◆ TEXTE FOURNI
- - - - - - -
L’écho que trouve The Fall of the House of the Usher dans la dure réalité de la manufacture de la crise des opioïdes fait de l’examen de la déchéance des Usher une expérience cathartique. Le récit s’appuie sur une architecture simple qui oppose le bien (Dupin) au mal (Usher), avec la Justice (le Corbeau) au centre. Malgré sa simplicité et, avouons-le, un certain manque d’originalité, ce scénario a tous les ingrédients qu’il faut pour créer une expérience de visionnement profondément satisfaisante, que vous connaissiez bien l’œuvre d’Edgar Allan Poe ou non.
Après Shirley Jackson et Henry James, Flanagan s’attaque donc à un autre père fondateur de la littérature d’horreur gothique. The Fall of the House Usher ne se base pas que sur la nouvelle à laquelle elle emprunte son nom, mais bien sur la bibliographie complète de l’auteur américain. Sauf le premier et le dernier, qui font tous deux référence au poème Le Corbeau, chaque épisode s’inspire d’une nouvelle qui lui donne son titre, en plus de contenir moult références à d’autres œuvres. En outre, chaque personnage de la série porte le nom d’un personnage de Poe, ou encore d’une personne l’ayant côtoyé dans la vraie vie.
Une anthologie sans en être une, The Fall of the House of Usher articule ces références autour du récit-cadre de la confession de Roderick. Il faut toutefois dire que les passages qui révèlent le passé des jumeaux Usher sont l’élément le plus faible de la série. Les retours en arrière souffrent en effet d’un rythme lent dont le dénouement ne justifie pas l’anticipation, laissant au spectateur·trice le sentiment un peu amer de s’être fait mené en bateau.
- - - - - - -
◆ INFORMATIONS PRÉSENTÉES

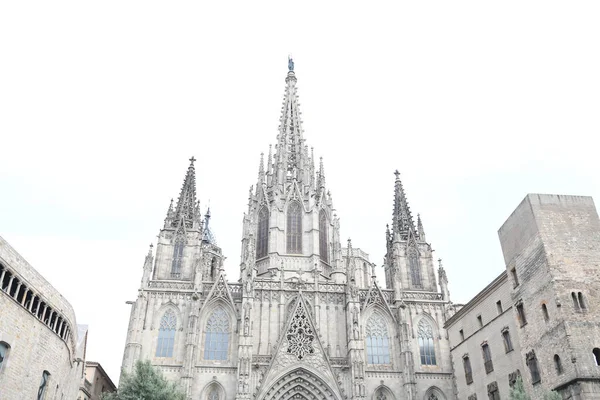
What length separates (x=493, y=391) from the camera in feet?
- - - - - - -
◆ CONSIGNE
Prolongez la critique de la série The Fall of the House of Usher à la suite de sa dernière phrase.

◆ RÉPONSE
Cette faiblesse mise à part, Flanagan ne déçoit pas. Au sommet de sa forme, il cimente sa réputation de virtuose du mélodrame familial surnaturel en reprenant les instruments qui font son succès: une narration aux couches riches et nombreuses, un style flamboyant et une maîtrise de l’art du monologue. Bien que certain·e·s pourraient la trouver lourde et indulgente, sa complexité et sa prétention intellectuelle ne privent pas le spectateur d’ingrédients horrifiques plus tape-à-l’œil, comme une bonne dose d’humour morbide, des jump scares bien sentis et des morts plus créatives les unes que les autres. Le deuxième épisode contient d’ailleurs une scène sanglante dont on se souviendra longtemps.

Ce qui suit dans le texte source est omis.